Allá por el siglo XVI, un joven aprendiz de mago se disponía a independizarse de su mentor para comenzar una nueva vida llena de aventuras. Su maestro no tenía nada claro que el chico estuviera preparado para ejercer la magia por su cuenta, pero ya era muy anciano como para tratar de impedírselo. Prepararon un caballo con lo más elemental para el viaje y, tras despedirse, se separaron.

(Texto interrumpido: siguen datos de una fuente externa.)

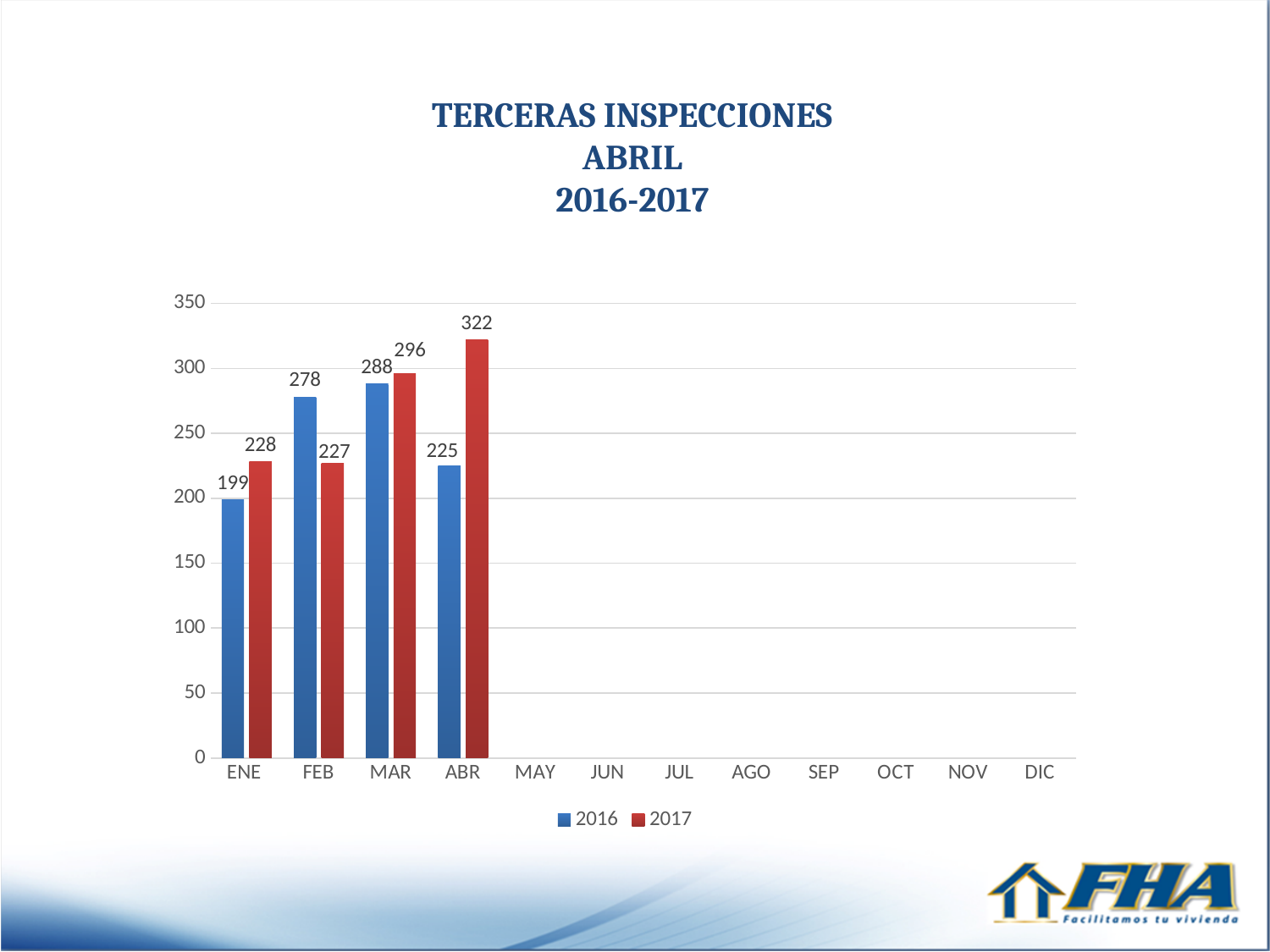
What is the difference between the 2017 and 2016 values in ABR? 97 Which month has the highest value for the 2017 series? ABR What kind of chart is shown on the slide? bar chart How many months have data plotted in the chart? 4 What is the value for 2017 in FEB? 227 What is the value for 2017 in ABR? 322 How many series does the legend list? 2 What is the title of the chart? TERCERAS INSPECCIONES ABRIL 2016-2017 Which is larger in FEB, the 2016 value or the 2017 value? 2016 Which month has the lowest value for the 2016 series? ENE What is the value for 2016 in ENE? 199 Is the value for 2016 in MAR greater or less than 250? greater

A los pocos días, cansado ya de caminar por las imponentes dunas del desierto, el joven extrajo el líquido de un par de botes de pociones, se dispuso a preparar un ungüento que hiciera a su caballo caminar más rápido y lo distribuyó por sus pezuñas. No había terminado aún de untar el mejunje, cuando el animal relinchó y escapó de su alcance en una rápida huida. Ahora estaba, solo y perdido, en medio de la nada. Por suerte, todavía podía preparar pociones.
Entonces, en un arrebato de soberbia, decidió que era el momento de ir más allá de su aprendizaje, elaboró una mezcla que le permitiera moverse entre dos puntos de su mapa de manera instantánea y se roció con ella. Por último, señaló su destino en el mapa y aguardó a que su pócima hiciera efecto.
Instantes después, la hoja del mapa quedó a merced del viento en el desierto y, el mago engreído atrapado en ella. Cuando la lámina cayó la suelo, la fina arena del desierto, comenzó a cubrirla, lentamente, hasta taparla por completo. Fue entonces cuando el joven recordó y comprendió lo que tantas veces le había dicho su maestro: “Los poderes que se te han concedido son para ayudar a los demás. Recuerda que no debes usarlos nunca para beneficio propio o sufrirás en tu propia piel las terribles consecuencias de tus actos.”